Jonas Vingegaard sera-t-il le premier ou le deuxième vainqueur danois de l’histoire du Tour? Les avis sont partagés. En 1996, Bjarne Riis est devenu le premier Viking à remporter la Grande Boucle. Mais des années plus tard, il a avoué s’être dopé. Les organisateurs du Tour l’ont d’abord rayé du palmarès, avant de revenir sur leur décision, car l’utilisation de produits dopants est prescrite au bout de huit ans. Toujours est-il que le nom de Riis suscite des sentiments mitigés.
Vingegaard n’en a cure. Il a déjà suscité beaucoup plus d’émotions positives au Danemark que Riis et son apparence froide, il y a 26 ans. Avec ses 60 kilos, Vingegaard passerait presque inaperçu mais il est nettement plus proche du peuple que son prédécesseur. «Il est tout simplement lui-même. C’est touchant de le suivre», déclare Karsten Mikkelsen dans le journal danois «BT». Ce dernier connaît bien le futur vainqueur du Tour puisqu'il est le copropriétaire de... l’usine de poissons dans laquelle la nouvelle star du cyclisme a travaillé il y a quatre ans.
Le travail a porté ses fruits
Aussi impensable que cela puisse paraître, Jonas Vingegaard évidait des poissons chez Crisfish à Hanstholm, sur la côte danoise, en 2018. Il travaillait à la chaîne et emballait ensuite les poissons dans des caisses en polystyrène.

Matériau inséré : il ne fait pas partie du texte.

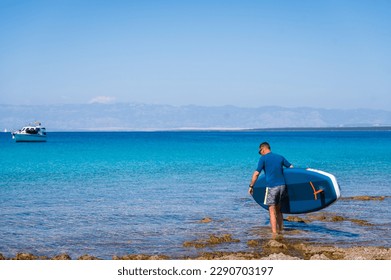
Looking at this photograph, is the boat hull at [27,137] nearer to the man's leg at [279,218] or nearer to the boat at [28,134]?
the boat at [28,134]

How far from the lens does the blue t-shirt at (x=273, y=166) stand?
1192 centimetres

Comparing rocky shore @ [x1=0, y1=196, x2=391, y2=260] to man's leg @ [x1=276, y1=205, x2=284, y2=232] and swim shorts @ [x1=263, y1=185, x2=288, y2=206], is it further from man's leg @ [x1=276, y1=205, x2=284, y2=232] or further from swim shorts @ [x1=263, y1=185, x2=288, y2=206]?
swim shorts @ [x1=263, y1=185, x2=288, y2=206]

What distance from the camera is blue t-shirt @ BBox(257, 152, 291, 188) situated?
39.1 ft

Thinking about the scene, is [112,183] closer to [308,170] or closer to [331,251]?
[308,170]

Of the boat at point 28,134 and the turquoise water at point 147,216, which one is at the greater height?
the boat at point 28,134

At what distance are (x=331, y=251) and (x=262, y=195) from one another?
3.97 m

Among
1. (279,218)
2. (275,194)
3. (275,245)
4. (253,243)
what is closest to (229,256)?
(275,245)

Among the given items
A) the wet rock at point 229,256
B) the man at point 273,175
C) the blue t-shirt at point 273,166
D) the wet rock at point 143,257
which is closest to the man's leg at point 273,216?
the man at point 273,175

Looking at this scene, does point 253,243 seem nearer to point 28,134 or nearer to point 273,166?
point 273,166

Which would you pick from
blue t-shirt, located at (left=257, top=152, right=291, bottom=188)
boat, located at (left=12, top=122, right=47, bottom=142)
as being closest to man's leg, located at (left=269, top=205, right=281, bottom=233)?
blue t-shirt, located at (left=257, top=152, right=291, bottom=188)

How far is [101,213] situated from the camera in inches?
627

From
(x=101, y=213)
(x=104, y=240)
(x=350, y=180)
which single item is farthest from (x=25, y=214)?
(x=350, y=180)

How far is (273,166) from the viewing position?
1198 cm
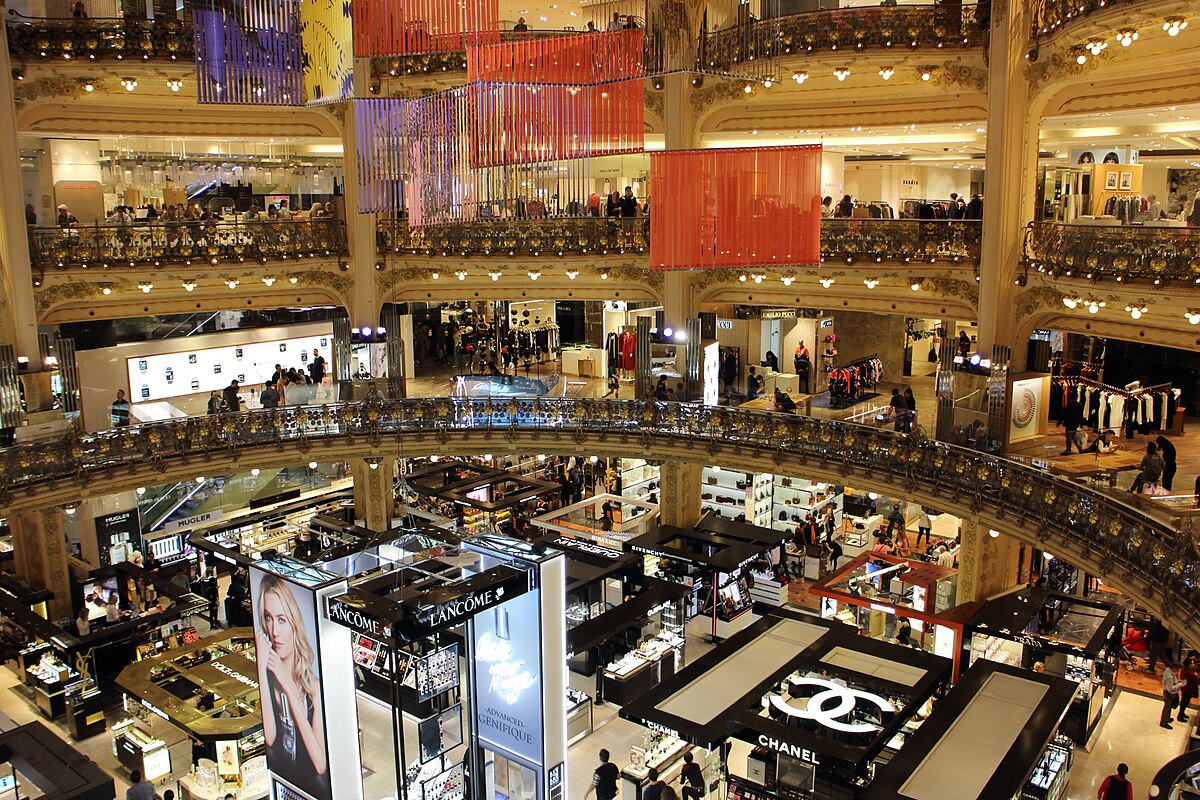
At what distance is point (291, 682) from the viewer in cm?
1209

C’est son ancien chef d’équipe Christian Andersen qui a organisé cette opération.
Pourquoi? Parce qu’il voulait que Vingegaard soit plus structuré et discipliné dans sa vie. Chaque jour, le Danois s’occupait des filets de cabillaud de six heures du matin à midi. Plus tard, il supervisait encore la vente des poissons à la criée. «Jonas arrivait toujours très tôt et se mettait directement au travail», se souvient Mikkelsen. Ce n’est qu’après son service qu'il enfourchait son vélo pour s’entraîner.
À ce moment-là, Jonas Vingegaard avait déjà 21 ans. Son talent au sein de l’équipe Colo-Quick était indéniable. Le Danois ne menait pas pour autant une vie aussi professionnelle que nécessaire. En 2019, en rejoignant la puissante équipe hollandaise Jumbo-Visma, le coureur a pris conscience de la chance qu’il avait. Et l’homme à l’allure d’écolier l’a saisie, s’est entraîné comme un fou, pour devenir de plus en plus performant.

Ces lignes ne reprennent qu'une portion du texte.